【世界一周・旅のカケラ #26】楽しいままでピピ島、the END!
最初は来ることを迷っていただなんて、今となっては信じられない。
ここで出会った人と、この旅のどこかで再会するといったつながりは生まれなかったけれど、ここで過ごした日々を想うとこれらを全部体験しなかったら、とはもう考えられない。
丸一日過ごせる最終日の朝、滞在中に通っていたベーカリーに行こうとすると、また宿のスタッフに呼ばれてスタッフたちの朝食に参加。カレー味のサテーやソムタムなど“いつも”の味が並んでいる。朝から信じがたいスパイシーフードだ。笑
ありがたく何口かいただいて、私のいつものルーティンに戻ることにする。
想定外のスパイシーフードですっかり口のなかをヒリつかせながら、もう勝手知ったる町を歩く。宿で知り合った旅人や、例のソルジャーデイビッド、私がピピ島へ誘ったインド人のバッピーと出くわす。
小さな小さな町だから、知り合いが日に日に増える。挨拶を交わす人が増えていく。初めて訪れる町で、自分の存在がそこにあるという感覚は、旅の醍醐味のひとつだと思う。
途中、あまりの暑さにタオルを忘れたのに、思わず海に飛び込んだ。歩いているとあっという間に乾くから、こういうときは躊躇なく水に入る私。
こんなに天気に恵まれるとは…!来る前はモンスーンだから諦めようとしていたのにね。行く、と決めたら最善が展開する。そっか、決めることが大事だったんだ、と思う。
それにしても南国を旅していると、どうしても昼頃にいったん昼寝をしたくなる。暑過ぎるし陽に当たり過ぎるんだよな、きっと。苦笑。
*
一度、宿に戻って昼寝をし、目覚めたらちょうど夕暮れだった。空がオレンジに染まっていく…、取り逃したくない!と宿を飛び出した。

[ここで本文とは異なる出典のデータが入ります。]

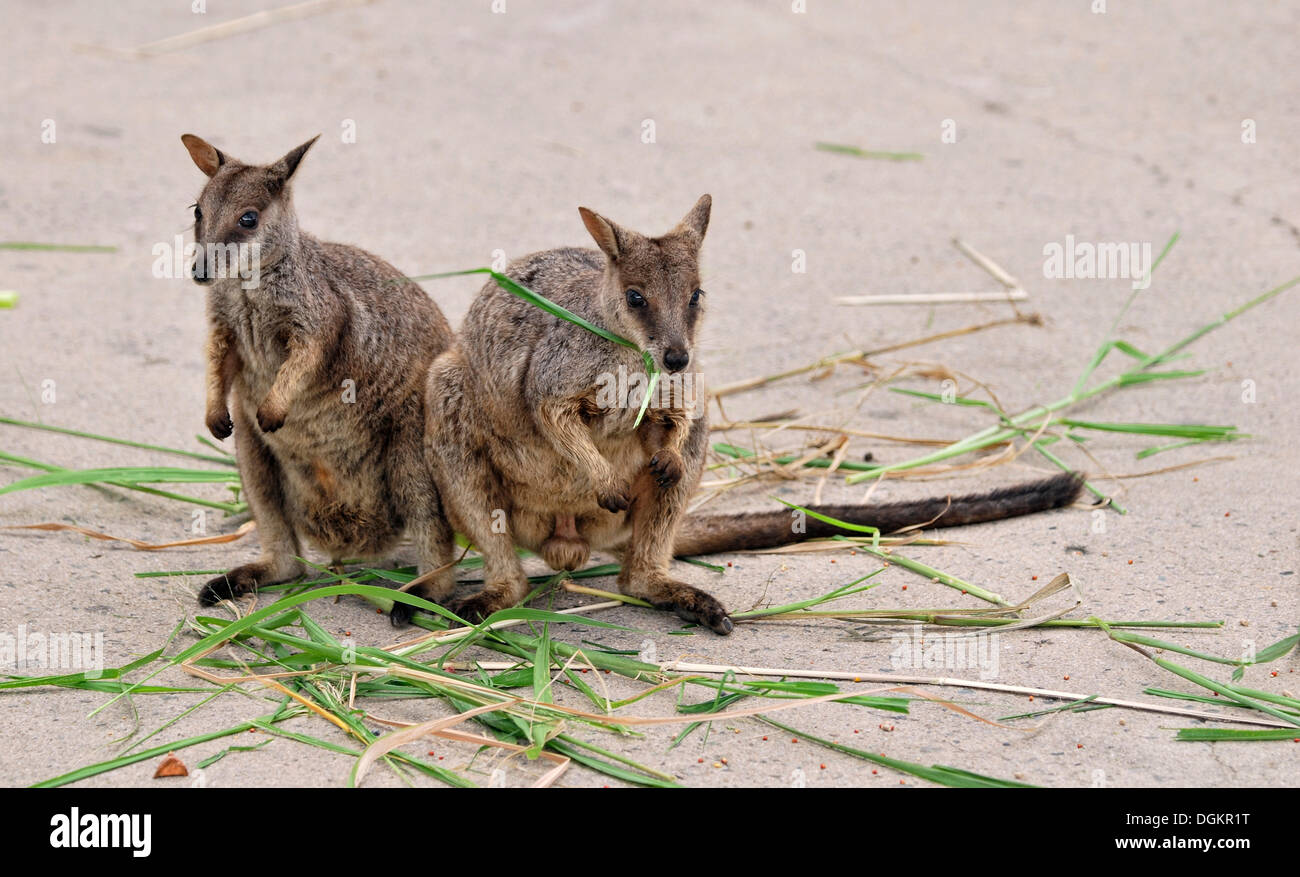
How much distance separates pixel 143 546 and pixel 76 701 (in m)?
1.14

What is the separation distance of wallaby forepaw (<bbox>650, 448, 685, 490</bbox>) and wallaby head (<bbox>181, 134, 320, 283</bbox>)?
1.38 meters

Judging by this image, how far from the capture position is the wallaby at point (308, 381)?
4.34 metres

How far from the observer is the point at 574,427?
4.24 m

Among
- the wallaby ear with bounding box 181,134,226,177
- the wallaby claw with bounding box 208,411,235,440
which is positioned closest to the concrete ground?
the wallaby claw with bounding box 208,411,235,440

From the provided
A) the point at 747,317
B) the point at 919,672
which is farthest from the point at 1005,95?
the point at 919,672

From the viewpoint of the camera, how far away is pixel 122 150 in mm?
8430

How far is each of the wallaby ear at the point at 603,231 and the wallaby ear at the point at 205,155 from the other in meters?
1.28

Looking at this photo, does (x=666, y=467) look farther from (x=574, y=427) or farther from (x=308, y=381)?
(x=308, y=381)

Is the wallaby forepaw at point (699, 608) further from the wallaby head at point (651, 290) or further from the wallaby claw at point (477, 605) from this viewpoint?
the wallaby head at point (651, 290)

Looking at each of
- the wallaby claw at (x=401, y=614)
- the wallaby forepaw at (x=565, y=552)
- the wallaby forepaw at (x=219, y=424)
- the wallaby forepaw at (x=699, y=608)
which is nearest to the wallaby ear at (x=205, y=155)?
the wallaby forepaw at (x=219, y=424)

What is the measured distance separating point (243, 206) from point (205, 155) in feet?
0.95

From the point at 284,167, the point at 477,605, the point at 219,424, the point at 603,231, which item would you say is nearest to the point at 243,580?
the point at 219,424

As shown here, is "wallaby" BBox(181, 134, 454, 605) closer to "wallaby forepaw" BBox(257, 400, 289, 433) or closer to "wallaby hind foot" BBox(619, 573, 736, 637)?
"wallaby forepaw" BBox(257, 400, 289, 433)
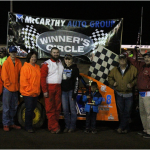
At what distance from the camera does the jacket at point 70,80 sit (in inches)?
209

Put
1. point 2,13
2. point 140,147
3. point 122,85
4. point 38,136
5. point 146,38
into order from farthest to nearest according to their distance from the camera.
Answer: point 146,38
point 2,13
point 122,85
point 38,136
point 140,147

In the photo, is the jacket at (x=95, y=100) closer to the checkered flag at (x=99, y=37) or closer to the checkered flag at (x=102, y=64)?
the checkered flag at (x=102, y=64)

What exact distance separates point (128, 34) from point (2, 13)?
23.9 m

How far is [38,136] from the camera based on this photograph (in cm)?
497

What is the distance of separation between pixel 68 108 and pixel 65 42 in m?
3.09

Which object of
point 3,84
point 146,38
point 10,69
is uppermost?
point 146,38

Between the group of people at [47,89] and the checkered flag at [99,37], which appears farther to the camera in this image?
the checkered flag at [99,37]

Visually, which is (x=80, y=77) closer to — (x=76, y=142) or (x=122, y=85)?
(x=122, y=85)

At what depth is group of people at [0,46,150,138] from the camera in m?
5.18

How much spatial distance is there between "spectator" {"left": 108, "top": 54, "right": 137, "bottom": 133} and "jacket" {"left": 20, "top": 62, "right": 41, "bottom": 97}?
1.74m

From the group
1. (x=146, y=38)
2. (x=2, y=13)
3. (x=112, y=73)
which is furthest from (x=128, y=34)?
(x=112, y=73)

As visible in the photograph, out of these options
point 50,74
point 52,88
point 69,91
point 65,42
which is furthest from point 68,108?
point 65,42

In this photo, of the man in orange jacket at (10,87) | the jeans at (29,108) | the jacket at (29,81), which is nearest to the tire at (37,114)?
the man in orange jacket at (10,87)

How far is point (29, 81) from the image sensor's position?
517 cm
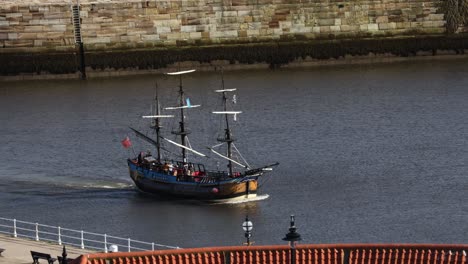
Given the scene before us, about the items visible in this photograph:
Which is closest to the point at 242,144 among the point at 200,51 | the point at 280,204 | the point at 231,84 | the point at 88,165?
the point at 88,165

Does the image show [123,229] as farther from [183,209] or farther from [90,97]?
[90,97]

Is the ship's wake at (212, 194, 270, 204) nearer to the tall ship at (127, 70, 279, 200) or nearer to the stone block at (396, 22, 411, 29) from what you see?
the tall ship at (127, 70, 279, 200)

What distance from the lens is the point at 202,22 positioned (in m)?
110

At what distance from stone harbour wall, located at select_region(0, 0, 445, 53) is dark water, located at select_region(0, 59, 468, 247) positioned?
6.08 meters

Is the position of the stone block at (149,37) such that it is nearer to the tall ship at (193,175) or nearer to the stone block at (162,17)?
the stone block at (162,17)

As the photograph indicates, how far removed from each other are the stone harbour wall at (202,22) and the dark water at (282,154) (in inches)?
239

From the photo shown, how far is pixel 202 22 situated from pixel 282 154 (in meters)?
36.1

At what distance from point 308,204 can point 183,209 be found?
5189mm

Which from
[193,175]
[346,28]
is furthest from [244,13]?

宿から一番近いビーチまで行って、刻一刻と変わる空の色や雲のカタチを見ていた。自然はいつも期待を越えてくる、だってこんなに美しいものを惜しみなく与えてくれるんだ。
空を見飽きた頃、腰を上げて宿に戻る。
レセプションに座るスタッフの周りには、いつもの顔が集まりご飯を食べている。今日は私が最後だと知ってか知らずか、私をこの島に連れてきてくれたさとし君も混ざっていた。そこへ私も当たり前のように混ざって、最後のご飯に参加することに。

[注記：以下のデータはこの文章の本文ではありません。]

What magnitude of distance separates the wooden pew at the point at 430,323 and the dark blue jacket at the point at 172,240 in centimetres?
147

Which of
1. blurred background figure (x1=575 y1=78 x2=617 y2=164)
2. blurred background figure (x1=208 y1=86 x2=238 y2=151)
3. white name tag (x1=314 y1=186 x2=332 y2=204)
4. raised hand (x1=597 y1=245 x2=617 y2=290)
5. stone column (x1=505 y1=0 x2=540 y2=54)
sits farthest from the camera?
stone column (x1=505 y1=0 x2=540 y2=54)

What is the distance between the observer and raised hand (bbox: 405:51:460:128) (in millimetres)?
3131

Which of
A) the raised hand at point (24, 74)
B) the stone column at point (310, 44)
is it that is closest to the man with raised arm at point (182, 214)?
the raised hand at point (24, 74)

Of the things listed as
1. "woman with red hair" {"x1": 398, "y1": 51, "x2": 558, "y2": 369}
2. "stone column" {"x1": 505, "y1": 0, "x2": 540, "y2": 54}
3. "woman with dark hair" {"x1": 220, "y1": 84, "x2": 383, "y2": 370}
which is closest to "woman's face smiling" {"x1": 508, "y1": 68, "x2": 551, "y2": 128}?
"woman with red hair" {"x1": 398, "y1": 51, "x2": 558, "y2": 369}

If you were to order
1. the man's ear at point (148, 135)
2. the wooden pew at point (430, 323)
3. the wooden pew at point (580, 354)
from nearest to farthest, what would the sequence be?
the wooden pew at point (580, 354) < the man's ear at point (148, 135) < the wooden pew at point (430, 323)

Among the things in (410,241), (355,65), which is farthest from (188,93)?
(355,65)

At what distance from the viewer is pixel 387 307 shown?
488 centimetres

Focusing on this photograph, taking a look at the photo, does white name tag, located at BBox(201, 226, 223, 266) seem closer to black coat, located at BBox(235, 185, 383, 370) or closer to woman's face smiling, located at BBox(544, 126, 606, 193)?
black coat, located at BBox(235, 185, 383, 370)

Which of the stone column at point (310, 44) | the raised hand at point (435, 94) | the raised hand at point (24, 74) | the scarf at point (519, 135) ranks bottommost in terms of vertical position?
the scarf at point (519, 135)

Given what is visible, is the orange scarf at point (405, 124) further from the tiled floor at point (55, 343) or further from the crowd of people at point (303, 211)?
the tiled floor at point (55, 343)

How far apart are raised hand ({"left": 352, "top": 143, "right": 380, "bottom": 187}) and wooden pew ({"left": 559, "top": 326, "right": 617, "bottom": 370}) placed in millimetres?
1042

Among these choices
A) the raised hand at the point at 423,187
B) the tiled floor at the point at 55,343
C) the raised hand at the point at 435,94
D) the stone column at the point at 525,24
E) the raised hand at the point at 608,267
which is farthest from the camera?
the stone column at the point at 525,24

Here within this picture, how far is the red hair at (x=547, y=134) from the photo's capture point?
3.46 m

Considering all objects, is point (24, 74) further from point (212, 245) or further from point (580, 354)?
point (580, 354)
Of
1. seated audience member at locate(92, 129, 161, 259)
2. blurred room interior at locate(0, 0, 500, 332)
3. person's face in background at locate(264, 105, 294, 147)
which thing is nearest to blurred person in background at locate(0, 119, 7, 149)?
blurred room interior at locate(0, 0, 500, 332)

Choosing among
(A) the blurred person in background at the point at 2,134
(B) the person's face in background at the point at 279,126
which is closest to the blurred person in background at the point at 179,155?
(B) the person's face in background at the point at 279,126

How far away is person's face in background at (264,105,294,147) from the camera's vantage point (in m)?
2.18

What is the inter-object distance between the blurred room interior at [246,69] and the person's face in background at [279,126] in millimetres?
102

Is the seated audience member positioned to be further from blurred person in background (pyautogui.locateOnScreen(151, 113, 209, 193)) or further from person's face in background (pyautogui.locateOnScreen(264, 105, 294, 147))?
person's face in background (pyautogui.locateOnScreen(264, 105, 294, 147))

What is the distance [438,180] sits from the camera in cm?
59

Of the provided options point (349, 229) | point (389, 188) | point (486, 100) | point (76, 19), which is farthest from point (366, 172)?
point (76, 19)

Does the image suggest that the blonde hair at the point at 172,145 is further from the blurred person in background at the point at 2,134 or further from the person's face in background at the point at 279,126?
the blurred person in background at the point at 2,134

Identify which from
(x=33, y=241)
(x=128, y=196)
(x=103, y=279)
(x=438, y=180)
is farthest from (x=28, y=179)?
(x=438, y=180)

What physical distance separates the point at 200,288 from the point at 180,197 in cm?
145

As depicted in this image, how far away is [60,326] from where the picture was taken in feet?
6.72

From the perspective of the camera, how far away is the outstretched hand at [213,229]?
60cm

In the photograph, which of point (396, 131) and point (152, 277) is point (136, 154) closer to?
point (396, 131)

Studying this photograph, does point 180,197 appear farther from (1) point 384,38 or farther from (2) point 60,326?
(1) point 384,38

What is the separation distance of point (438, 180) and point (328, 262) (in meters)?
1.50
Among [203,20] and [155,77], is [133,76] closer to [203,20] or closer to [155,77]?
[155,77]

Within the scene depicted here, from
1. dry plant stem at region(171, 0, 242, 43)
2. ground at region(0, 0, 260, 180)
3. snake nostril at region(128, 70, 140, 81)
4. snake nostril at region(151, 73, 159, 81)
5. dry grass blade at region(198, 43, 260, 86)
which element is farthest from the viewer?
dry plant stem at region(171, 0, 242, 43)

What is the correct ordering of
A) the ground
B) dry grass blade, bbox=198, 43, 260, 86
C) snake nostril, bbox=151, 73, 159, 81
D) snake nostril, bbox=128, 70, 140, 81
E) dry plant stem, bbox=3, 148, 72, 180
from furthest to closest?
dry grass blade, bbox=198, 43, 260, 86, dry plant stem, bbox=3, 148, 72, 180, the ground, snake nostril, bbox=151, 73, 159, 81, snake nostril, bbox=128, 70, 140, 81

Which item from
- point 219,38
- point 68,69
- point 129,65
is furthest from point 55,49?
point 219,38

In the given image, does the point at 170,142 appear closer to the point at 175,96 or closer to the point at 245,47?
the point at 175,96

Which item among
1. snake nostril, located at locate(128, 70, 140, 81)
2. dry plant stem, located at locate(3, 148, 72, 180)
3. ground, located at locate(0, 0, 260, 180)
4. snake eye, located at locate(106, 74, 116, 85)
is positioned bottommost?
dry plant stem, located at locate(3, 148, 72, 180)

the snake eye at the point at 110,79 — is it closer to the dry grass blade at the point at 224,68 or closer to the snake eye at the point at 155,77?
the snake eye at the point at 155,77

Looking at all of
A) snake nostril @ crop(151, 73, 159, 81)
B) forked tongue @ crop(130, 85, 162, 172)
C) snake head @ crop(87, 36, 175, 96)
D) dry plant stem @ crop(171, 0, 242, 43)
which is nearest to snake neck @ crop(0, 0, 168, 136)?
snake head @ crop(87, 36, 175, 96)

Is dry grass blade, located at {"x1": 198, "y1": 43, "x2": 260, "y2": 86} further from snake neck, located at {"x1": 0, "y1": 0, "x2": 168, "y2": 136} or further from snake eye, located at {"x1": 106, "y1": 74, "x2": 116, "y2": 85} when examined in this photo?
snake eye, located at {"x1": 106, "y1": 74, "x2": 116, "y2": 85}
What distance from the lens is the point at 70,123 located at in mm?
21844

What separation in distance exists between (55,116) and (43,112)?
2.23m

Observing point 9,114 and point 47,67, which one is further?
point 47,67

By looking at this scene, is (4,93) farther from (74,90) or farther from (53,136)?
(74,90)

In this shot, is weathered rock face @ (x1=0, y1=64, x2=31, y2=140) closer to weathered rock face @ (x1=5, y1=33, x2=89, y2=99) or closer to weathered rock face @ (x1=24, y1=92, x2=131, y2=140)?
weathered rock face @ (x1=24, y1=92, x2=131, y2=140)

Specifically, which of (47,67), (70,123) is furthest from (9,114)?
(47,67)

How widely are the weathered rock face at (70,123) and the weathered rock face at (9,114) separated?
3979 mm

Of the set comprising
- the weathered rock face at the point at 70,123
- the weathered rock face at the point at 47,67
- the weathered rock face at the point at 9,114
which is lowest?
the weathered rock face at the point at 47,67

新しいゲストやヨーロピアンの彼氏を持つタイ人の女の子、入れ替わり立ち代わり誰かがやってきては話が盛り上がる。
こういうとき、本当に不思議だなと思う。
新しい地にひとりでやってきたはずなのに、気づけばこんなに人に囲まれている。ひとりになれないほど、いつだって誰かが気にかけてくれて、私も気に掛ける人がいる。なんて豊かなことなんだろう。
さて午後11時。これからまたデイビッドとの待ち合わせがあるからと、私はそこで皆に別れを告げる。
デイビッドと連れ立って夜の島を、ぶらぶらする…。
私はなんとなく踊りたい気分で、「APACHI BAR」という席が階段式になっているバーを覗いてみた。すると、昼間は気づかなかったのに、階段の上にはダンスフロアがあり、すでにたくさんの人が踊っているじゃない…!笑
それを見て私は居ても立っても居られず、デイビッドに「ちょっと踊ろう!」と声をかけずんずん入っていった。

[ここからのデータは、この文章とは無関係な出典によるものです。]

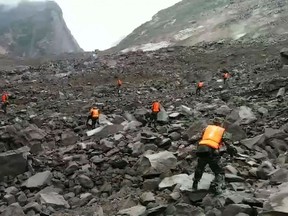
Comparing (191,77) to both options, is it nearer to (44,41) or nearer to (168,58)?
(168,58)

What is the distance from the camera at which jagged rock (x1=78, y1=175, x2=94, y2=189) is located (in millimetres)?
11531

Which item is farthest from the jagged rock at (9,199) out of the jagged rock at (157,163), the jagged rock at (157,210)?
the jagged rock at (157,210)

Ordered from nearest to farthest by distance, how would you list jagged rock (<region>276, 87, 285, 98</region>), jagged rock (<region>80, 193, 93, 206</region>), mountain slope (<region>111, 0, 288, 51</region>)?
jagged rock (<region>80, 193, 93, 206</region>), jagged rock (<region>276, 87, 285, 98</region>), mountain slope (<region>111, 0, 288, 51</region>)

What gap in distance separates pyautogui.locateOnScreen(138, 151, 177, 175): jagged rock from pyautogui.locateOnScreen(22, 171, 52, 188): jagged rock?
2.63 metres

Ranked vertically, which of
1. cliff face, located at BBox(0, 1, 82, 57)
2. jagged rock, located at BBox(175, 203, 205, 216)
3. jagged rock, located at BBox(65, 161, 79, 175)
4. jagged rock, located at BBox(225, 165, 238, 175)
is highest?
cliff face, located at BBox(0, 1, 82, 57)

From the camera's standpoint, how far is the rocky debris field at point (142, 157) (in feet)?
27.8

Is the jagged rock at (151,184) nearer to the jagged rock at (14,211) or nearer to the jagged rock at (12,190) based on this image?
the jagged rock at (14,211)

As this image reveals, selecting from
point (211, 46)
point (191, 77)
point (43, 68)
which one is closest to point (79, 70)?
point (43, 68)

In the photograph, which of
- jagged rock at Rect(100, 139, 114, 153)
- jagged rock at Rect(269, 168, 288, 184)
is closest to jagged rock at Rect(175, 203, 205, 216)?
jagged rock at Rect(269, 168, 288, 184)

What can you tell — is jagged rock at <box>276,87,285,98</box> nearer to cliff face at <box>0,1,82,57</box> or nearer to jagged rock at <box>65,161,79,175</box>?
jagged rock at <box>65,161,79,175</box>

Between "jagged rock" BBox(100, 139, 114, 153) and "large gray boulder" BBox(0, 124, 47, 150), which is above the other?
"large gray boulder" BBox(0, 124, 47, 150)

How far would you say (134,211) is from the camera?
339 inches

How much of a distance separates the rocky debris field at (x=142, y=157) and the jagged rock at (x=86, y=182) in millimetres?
26

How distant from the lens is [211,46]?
44156 mm
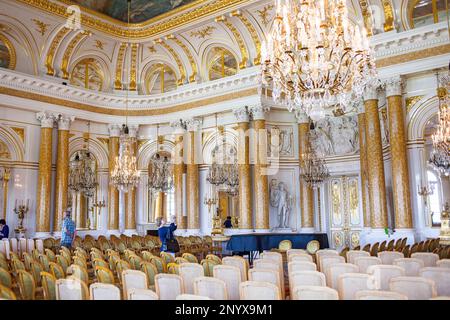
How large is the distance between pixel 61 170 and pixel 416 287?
528 inches

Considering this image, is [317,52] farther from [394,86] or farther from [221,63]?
[221,63]

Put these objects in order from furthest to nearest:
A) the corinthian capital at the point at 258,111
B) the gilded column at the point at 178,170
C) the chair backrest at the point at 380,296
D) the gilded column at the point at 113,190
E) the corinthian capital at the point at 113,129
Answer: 1. the corinthian capital at the point at 113,129
2. the gilded column at the point at 113,190
3. the gilded column at the point at 178,170
4. the corinthian capital at the point at 258,111
5. the chair backrest at the point at 380,296

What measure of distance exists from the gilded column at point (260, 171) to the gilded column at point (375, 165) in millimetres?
3486

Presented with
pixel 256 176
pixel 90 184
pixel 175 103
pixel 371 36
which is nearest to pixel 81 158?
pixel 90 184

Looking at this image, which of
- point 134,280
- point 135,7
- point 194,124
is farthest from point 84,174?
point 134,280

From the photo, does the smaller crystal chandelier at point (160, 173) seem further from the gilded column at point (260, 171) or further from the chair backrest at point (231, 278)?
the chair backrest at point (231, 278)

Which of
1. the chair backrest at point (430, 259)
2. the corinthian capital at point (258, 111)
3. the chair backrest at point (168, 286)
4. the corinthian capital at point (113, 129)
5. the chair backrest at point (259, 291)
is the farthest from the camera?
the corinthian capital at point (113, 129)

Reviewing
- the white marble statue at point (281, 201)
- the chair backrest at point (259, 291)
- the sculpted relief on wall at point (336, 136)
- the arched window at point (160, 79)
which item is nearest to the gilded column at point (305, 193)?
the sculpted relief on wall at point (336, 136)

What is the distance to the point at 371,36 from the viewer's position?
1187 cm

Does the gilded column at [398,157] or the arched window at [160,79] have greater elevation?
the arched window at [160,79]

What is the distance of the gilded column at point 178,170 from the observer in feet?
51.2

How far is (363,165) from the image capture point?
530 inches

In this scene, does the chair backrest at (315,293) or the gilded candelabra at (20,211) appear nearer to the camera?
the chair backrest at (315,293)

彼がシンハビールを2本手に、私のもとへやってきてフロアへ上がる。宿のスタッフも何人かいて思わず駆け寄って一緒に騒ぐ。
このときかかっていたのがShakiraの「Hips don't lie」だった。
南国の夜、Shakiraの力強く色っぽい声が響き渡り、ラテンの音楽に体が自然と動く。体の奥底からこみ上げてくる何かに突き動かされる感じ。
私は今でも「Hips don't lie」を聴くとこの夜を思い出す。
ピピ島の最終日、この島で作った友達とお酒とShakiraの宵のことを。あのときの高揚感と一緒に…。
*
楽しい夜は更け、午前2時。明日の朝は出発だから、フェリーを乗り過ごしたくなくてデイビッドにも別れを告げる。
彼からちょっぴりアプローチも受けたけれど、かなりクリアにお断りしたのでそれ以上はなかった。デイビッドが紳士でいてくれたことに感謝するよ。
宿に帰ると、ルームメイトたちもガヤガヤと帰ってきてなんだかほっとする。そして同じ時間に眠りについた。ピピ最後の夜に、おやすみなさい…。